Примерно сорока лет, не слишком высокий и при этом плотный, с ясными голубыми глазами и широким загорелым лицом, на котором при улыбке появлялось множество мелких морщинок, Тед Моос с искренней радостью приветствовал постояльца-иностранца, желавшего поселиться у него до начала сезона, когда приезжих было еще совсем мало. Мистер Морозини – в данном случае титул являлся скорее помехой, чем козырем! – получил заверения в том, что так готовить, как здесь, нигде не умеют и что спальная комната в соседнем доме – в самой таверне ночлег не предоставлялся – обеспечит ему полный комфорт и, сверх того, покой, столь необходимый для его творческой натуры. Действительно, Альдо по зрелом размышлении решил выдать себя за писателя с художественной жилкой, который хочет собрать материал для книги о Войне за независимость и о том, какую роль сыграли в Ньюпорте войска французского короля, в частности отряды под командованием маркиза де Лафайета и графа де Рошанбо. Идея была удачной, поскольку этот период истории Соединенных Штатов, как выяснилось, чрезвычайно интересовал Теда Мооса. Со своей стороны, Альдо имел французского предка, принимавшего участие в экспедиции, и французского же гувернера, просветившего его на сей счет, а потому вполне мог поупражняться в ораторском искусстве на эту тему.

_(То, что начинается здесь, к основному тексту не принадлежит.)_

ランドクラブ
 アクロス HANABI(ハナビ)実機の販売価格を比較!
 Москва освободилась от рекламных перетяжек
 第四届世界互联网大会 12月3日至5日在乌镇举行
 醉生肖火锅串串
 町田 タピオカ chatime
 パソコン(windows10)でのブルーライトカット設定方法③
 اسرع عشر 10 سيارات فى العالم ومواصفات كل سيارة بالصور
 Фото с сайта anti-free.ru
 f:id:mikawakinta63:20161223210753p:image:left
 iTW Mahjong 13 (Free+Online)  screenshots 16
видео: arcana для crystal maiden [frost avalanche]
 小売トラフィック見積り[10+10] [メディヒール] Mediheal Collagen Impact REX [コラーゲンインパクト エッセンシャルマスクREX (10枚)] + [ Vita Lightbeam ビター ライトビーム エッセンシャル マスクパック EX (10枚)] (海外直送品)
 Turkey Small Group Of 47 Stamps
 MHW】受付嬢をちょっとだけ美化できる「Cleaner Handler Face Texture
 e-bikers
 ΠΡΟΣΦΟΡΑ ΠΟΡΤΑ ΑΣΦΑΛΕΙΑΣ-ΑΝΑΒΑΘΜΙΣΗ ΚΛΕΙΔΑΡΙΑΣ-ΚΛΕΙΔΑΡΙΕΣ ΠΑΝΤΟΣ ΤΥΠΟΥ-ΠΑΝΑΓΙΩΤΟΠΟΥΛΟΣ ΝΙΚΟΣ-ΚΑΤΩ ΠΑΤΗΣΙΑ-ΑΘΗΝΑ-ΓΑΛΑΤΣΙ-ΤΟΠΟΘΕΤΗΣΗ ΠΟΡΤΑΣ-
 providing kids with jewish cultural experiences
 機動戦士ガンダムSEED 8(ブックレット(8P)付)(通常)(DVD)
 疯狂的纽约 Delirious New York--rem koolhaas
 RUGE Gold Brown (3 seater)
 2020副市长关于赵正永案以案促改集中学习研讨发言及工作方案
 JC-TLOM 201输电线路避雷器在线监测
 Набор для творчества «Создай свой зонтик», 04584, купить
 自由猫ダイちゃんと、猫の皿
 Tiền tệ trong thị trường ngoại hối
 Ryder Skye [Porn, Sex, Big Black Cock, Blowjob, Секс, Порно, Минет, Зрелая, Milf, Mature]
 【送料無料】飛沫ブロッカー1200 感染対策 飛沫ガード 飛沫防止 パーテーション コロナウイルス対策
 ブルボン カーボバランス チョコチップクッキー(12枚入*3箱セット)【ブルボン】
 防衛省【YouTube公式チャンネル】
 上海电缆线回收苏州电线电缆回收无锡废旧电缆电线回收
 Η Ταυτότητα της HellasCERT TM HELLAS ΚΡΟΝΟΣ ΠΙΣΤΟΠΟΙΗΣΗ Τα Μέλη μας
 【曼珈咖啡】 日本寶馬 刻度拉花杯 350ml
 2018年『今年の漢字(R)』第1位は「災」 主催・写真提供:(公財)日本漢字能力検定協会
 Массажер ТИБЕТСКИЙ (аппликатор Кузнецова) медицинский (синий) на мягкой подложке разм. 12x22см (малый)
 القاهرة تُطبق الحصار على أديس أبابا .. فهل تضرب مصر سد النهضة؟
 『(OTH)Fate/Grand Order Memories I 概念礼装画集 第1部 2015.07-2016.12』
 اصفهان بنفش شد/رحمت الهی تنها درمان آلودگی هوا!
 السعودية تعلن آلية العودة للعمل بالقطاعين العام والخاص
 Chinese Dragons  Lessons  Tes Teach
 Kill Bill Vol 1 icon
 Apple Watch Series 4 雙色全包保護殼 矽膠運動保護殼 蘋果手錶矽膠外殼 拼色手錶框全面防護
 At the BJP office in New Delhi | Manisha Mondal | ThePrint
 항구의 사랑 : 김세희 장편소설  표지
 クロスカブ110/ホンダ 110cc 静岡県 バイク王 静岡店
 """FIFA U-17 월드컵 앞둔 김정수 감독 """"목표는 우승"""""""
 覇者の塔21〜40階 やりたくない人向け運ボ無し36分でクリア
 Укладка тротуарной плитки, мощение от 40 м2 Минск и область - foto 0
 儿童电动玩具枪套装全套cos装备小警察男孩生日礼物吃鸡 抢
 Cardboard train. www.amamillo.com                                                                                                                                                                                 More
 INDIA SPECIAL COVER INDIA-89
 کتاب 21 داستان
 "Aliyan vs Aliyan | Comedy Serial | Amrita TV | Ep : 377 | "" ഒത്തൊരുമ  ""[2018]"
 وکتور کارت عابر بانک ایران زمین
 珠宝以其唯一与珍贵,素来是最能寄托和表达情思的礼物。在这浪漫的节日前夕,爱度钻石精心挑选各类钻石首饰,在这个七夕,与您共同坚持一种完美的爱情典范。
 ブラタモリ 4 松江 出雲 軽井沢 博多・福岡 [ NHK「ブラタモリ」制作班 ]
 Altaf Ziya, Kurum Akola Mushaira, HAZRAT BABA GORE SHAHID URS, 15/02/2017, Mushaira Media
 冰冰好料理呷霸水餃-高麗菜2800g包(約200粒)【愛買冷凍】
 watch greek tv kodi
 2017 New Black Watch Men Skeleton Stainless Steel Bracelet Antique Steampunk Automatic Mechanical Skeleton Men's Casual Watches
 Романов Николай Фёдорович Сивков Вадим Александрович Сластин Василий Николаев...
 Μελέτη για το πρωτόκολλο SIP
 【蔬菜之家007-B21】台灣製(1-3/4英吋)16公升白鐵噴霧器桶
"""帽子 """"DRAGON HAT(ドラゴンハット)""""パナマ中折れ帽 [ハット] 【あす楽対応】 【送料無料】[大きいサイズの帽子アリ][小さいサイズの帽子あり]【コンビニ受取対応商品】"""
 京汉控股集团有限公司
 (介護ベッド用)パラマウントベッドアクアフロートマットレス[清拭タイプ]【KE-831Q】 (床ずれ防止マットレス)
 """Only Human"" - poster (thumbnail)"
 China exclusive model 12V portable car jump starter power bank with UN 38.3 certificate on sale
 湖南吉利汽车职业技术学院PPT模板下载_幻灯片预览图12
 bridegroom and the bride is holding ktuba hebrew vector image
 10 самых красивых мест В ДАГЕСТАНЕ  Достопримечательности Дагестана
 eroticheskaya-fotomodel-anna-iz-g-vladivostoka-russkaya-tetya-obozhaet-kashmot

Итак, лед между ним и хозяином таверны был сломан быстро. Тед, любивший поговорить, мысленно поздравлял себя с тем, что заполучил явно состоятельного клиента, с которым можно вдобавок приятно провести вечер в беседе у камина. Даже летом, если не случалось сильной жары, камины разжигали нередко, поскольку климат этого северо-восточного побережья, мимо которого проходило холодное течение Лабрадор, отличался большими перепадами температур, и солнце часто сменялось дождем. В первый же вечер Тед с трубкой во рту подошел к столику редкого для здешних мест клиента. В руках у него был поднос, где стояли кофейник и две чашки. Разлив темный – и прекрасно пахнущий! – напиток, он опустился на стул и, прежде чем завести разговор, положил ноги на камень у очага.

– В это время здесь бывает потише, и можно спокойно поболтать. С чего начнем?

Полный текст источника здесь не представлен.